[Data shown — start]

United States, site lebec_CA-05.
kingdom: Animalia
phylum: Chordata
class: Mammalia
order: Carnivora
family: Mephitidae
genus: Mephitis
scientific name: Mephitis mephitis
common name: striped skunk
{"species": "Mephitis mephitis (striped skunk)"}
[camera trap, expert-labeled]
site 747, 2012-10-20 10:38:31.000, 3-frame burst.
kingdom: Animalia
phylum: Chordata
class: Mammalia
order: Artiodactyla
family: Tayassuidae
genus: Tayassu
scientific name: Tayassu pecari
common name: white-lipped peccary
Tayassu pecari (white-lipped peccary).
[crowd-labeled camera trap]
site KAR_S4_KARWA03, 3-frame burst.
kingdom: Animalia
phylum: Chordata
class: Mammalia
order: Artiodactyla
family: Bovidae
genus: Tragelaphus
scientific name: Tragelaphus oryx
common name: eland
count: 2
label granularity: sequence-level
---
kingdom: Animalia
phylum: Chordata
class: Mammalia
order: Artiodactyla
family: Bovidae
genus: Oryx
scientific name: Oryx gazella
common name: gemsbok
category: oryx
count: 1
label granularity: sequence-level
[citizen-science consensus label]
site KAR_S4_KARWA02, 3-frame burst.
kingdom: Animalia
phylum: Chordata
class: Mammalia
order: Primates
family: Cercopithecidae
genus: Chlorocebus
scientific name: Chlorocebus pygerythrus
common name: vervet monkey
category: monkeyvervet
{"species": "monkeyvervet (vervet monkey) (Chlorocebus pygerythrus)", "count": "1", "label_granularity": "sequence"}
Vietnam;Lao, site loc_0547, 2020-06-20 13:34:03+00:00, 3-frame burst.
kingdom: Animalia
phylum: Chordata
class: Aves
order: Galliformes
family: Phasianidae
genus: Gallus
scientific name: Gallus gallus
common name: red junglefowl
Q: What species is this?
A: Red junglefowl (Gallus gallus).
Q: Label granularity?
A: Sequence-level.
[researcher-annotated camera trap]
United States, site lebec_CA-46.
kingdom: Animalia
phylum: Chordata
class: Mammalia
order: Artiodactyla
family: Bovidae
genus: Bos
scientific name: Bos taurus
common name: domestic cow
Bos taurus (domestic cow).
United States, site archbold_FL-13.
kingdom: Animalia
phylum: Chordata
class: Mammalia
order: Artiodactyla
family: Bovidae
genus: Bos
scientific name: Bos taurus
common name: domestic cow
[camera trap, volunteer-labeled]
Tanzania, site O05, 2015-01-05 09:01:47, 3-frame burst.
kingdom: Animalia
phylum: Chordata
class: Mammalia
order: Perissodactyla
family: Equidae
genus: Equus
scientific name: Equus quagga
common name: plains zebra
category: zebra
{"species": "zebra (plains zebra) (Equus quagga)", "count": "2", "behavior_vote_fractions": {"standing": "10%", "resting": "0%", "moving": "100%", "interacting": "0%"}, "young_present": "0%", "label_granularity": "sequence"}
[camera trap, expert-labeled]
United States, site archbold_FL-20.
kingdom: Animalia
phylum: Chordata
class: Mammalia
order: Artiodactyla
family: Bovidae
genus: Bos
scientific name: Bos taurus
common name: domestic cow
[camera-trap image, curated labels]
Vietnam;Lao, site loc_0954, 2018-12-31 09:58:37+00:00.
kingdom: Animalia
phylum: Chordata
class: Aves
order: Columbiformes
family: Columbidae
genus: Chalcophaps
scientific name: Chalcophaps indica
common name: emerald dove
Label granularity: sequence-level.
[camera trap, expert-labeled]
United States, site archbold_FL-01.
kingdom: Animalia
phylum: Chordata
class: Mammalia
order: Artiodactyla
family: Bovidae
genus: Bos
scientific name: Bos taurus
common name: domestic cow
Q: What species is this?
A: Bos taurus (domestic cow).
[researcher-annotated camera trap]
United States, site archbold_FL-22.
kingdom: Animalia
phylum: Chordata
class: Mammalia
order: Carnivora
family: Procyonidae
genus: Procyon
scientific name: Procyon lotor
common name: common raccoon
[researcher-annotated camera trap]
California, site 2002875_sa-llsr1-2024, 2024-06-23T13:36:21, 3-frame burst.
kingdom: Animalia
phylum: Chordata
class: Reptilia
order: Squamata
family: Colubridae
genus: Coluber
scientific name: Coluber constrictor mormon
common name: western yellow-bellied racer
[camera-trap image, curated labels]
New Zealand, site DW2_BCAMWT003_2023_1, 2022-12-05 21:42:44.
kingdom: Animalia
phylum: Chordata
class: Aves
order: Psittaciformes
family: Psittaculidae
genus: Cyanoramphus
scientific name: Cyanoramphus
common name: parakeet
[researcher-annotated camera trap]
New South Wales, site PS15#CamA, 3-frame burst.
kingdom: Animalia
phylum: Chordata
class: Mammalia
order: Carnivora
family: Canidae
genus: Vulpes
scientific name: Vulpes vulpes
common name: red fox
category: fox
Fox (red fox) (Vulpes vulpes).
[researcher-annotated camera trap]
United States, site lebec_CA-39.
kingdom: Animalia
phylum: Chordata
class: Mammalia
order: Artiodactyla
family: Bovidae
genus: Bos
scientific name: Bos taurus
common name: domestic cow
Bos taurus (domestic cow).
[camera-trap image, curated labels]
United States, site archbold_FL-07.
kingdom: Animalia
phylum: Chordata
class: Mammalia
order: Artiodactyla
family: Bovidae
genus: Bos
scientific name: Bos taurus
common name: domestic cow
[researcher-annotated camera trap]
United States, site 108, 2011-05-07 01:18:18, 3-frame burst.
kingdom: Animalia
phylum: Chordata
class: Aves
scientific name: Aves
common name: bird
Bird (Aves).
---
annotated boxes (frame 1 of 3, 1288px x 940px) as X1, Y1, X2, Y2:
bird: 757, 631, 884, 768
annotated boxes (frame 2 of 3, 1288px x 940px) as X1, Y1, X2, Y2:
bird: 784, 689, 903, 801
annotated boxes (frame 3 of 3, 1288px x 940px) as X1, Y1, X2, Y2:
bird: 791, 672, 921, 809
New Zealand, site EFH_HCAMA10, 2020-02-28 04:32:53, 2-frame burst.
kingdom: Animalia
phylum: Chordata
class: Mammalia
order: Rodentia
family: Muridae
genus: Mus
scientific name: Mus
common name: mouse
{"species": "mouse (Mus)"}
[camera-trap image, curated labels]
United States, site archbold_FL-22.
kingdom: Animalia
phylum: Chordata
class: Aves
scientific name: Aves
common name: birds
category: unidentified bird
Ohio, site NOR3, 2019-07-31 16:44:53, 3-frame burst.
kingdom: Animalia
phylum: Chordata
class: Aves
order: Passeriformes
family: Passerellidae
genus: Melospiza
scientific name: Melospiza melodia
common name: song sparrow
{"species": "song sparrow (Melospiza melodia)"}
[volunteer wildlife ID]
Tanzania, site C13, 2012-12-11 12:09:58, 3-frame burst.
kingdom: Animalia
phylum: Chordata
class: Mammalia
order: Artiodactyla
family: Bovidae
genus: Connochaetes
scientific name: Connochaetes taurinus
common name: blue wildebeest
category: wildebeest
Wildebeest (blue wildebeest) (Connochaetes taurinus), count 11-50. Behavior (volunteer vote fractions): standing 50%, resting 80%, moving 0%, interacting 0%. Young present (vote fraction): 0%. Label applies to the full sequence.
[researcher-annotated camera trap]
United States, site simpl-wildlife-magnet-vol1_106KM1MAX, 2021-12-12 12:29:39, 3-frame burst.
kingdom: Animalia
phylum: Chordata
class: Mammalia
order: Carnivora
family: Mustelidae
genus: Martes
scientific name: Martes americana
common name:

[Data shown — finish]

◆ Task requirements ◆
Print the full listing again, word for word.

◆ Written response ◆
United States, site lebec_CA-05.
kingdom: Animalia
phylum: Chordata
class: Mammalia
order: Carnivora
family: Mephitidae
genus: Mephitis
scientific name: Mephitis mephitis
common name: striped skunk
{"species": "Mephitis mephitis (striped skunk)"}
[camera trap, expert-labeled]
site 747, 2012-10-20 10:38:31.000, 3-frame burst.
kingdom: Animalia
phylum: Chordata
class: Mammalia
order: Artiodactyla
family: Tayassuidae
genus: Tayassu
scientific name: Tayassu pecari
common name: white-lipped peccary
Tayassu pecari (white-lipped peccary).
[crowd-labeled camera trap]
site KAR_S4_KARWA03, 3-frame burst.
kingdom: Animalia
phylum: Chordata
class: Mammalia
order: Artiodactyla
family: Bovidae
genus: Tragelaphus
scientific name: Tragelaphus oryx
common name: eland
count: 2
label granularity: sequence-level
---
kingdom: Animalia
phylum: Chordata
class: Mammalia
order: Artiodactyla
family: Bovidae
genus: Oryx
scientific name: Oryx gazella
common name: gemsbok
category: oryx
count: 1
label granularity: sequence-level
[citizen-science consensus label]
site KAR_S4_KARWA02, 3-frame burst.
kingdom: Animalia
phylum: Chordata
class: Mammalia
order: Primates
family: Cercopithecidae
genus: Chlorocebus
scientific name: Chlorocebus pygerythrus
common name: vervet monkey
category: monkeyvervet
{"species": "monkeyvervet (vervet monkey) (Chlorocebus pygerythrus)", "count": "1", "label_granularity": "sequence"}
Vietnam;Lao, site loc_0547, 2020-06-20 13:34:03+00:00, 3-frame burst.
kingdom: Animalia
phylum: Chordata
class: Aves
order: Galliformes
family: Phasianidae
genus: Gallus
scientific name: Gallus gallus
common name: red junglefowl
Q: What species is this?
A: Red junglefowl (Gallus gallus).
Q: Label granularity?
A: Sequence-level.
[researcher-annotated camera trap]
United States, site lebec_CA-46.
kingdom: Animalia
phylum: Chordata
class: Mammalia
order: Artiodactyla
family: Bovidae
genus: Bos
scientific name: Bos taurus
common name: domestic cow
Bos taurus (domestic cow).
United States, site archbold_FL-13.
kingdom: Animalia
phylum: Chordata
class: Mammalia
order: Artiodactyla
family: Bovidae
genus: Bos
scientific name: Bos taurus
common name: domestic cow
[camera trap, volunteer-labeled]
Tanzania, site O05, 2015-01-05 09:01:47, 3-frame burst.
kingdom: Animalia
phylum: Chordata
class: Mammalia
order: Perissodactyla
family: Equidae
genus: Equus
scientific name: Equus quagga
common name: plains zebra
category: zebra
{"species": "zebra (plains zebra) (Equus quagga)", "count": "2", "behavior_vote_fractions": {"standing": "10%", "resting": "0%", "moving": "100%", "interacting": "0%"}, "young_present": "0%", "label_granularity": "sequence"}
[camera trap, expert-labeled]
United States, site archbold_FL-20.
kingdom: Animalia
phylum: Chordata
class: Mammalia
order: Artiodactyla
family: Bovidae
genus: Bos
scientific name: Bos taurus
common name: domestic cow
[camera-trap image, curated labels]
Vietnam;Lao, site loc_0954, 2018-12-31 09:58:37+00:00.
kingdom: Animalia
phylum: Chordata
class: Aves
order: Columbiformes
family: Columbidae
genus: Chalcophaps
scientific name: Chalcophaps indica
common name: emerald dove
Label granularity: sequence-level.
[camera trap, expert-labeled]
United States, site archbold_FL-01.
kingdom: Animalia
phylum: Chordata
class: Mammalia
order: Artiodactyla
family: Bovidae
genus: Bos
scientific name: Bos taurus
common name: domestic cow
Q: What species is this?
A: Bos taurus (domestic cow).
[researcher-annotated camera trap]
United States, site archbold_FL-22.
kingdom: Animalia
phylum: Chordata
class: Mammalia
order: Carnivora
family: Procyonidae
genus: Procyon
scientific name: Procyon lotor
common name: common raccoon
[researcher-annotated camera trap]
California, site 2002875_sa-llsr1-2024, 2024-06-23T13:36:21, 3-frame burst.
kingdom: Animalia
phylum: Chordata
class: Reptilia
order: Squamata
family: Colubridae
genus: Coluber
scientific name: Coluber constrictor mormon
common name: western yellow-bellied racer
[camera-trap image, curated labels]
New Zealand, site DW2_BCAMWT003_2023_1, 2022-12-05 21:42:44.
kingdom: Animalia
phylum: Chordata
class: Aves
order: Psittaciformes
family: Psittaculidae
genus: Cyanoramphus
scientific name: Cyanoramphus
common name: parakeet
[researcher-annotated camera trap]
New South Wales, site PS15#CamA, 3-frame burst.
kingdom: Animalia
phylum: Chordata
class: Mammalia
order: Carnivora
family: Canidae
genus: Vulpes
scientific name: Vulpes vulpes
common name: red fox
category: fox
Fox (red fox) (Vulpes vulpes).
[researcher-annotated camera trap]
United States, site lebec_CA-39.
kingdom: Animalia
phylum: Chordata
class: Mammalia
order: Artiodactyla
family: Bovidae
genus: Bos
scientific name: Bos taurus
common name: domestic cow
Bos taurus (domestic cow).
[camera-trap image, curated labels]
United States, site archbold_FL-07.
kingdom: Animalia
phylum: Chordata
class: Mammalia
order: Artiodactyla
family: Bovidae
genus: Bos
scientific name: Bos taurus
common name: domestic cow
[researcher-annotated camera trap]
United States, site 108, 2011-05-07 01:18:18, 3-frame burst.
kingdom: Animalia
phylum: Chordata
class: Aves
scientific name: Aves
common name: bird
Bird (Aves).
---
annotated boxes (frame 1 of 3, 1288px x 940px) as X1, Y1, X2, Y2:
bird: 757, 631, 884, 768
annotated boxes (frame 2 of 3, 1288px x 940px) as X1, Y1, X2, Y2:
bird: 784, 689, 903, 801
annotated boxes (frame 3 of 3, 1288px x 940px) as X1, Y1, X2, Y2:
bird: 791, 672, 921, 809
New Zealand, site EFH_HCAMA10, 2020-02-28 04:32:53, 2-frame burst.
kingdom: Animalia
phylum: Chordata
class: Mammalia
order: Rodentia
family: Muridae
genus: Mus
scientific name: Mus
common name: mouse
{"species": "mouse (Mus)"}
[camera-trap image, curated labels]
United States, site archbold_FL-22.
kingdom: Animalia
phylum: Chordata
class: Aves
scientific name: Aves
common name: birds
category: unidentified bird
Ohio, site NOR3, 2019-07-31 16:44:53, 3-frame burst.
kingdom: Animalia
phylum: Chordata
class: Aves
order: Passeriformes
family: Passerellidae
genus: Melospiza
scientific name: Melospiza melodia
common name: song sparrow
{"species": "song sparrow (Melospiza melodia)"}
[volunteer wildlife ID]
Tanzania, site C13, 2012-12-11 12:09:58, 3-frame burst.
kingdom: Animalia
phylum: Chordata
class: Mammalia
order: Artiodactyla
family: Bovidae
genus: Connochaetes
scientific name: Connochaetes taurinus
common name: blue wildebeest
category: wildebeest
Wildebeest (blue wildebeest) (Connochaetes taurinus), count 11-50. Behavior (volunteer vote fractions): standing 50%, resting 80%, moving 0%, interacting 0%. Young present (vote fraction): 0%. Label applies to the full sequence.
[researcher-annotated camera trap]
United States, site simpl-wildlife-magnet-vol1_106KM1MAX, 2021-12-12 12:29:39, 3-frame burst.
kingdom: Animalia
phylum: Chordata
class: Mammalia
order: Carnivora
family: Mustelidae
genus: Martes
scientific name: Martes americana
common name:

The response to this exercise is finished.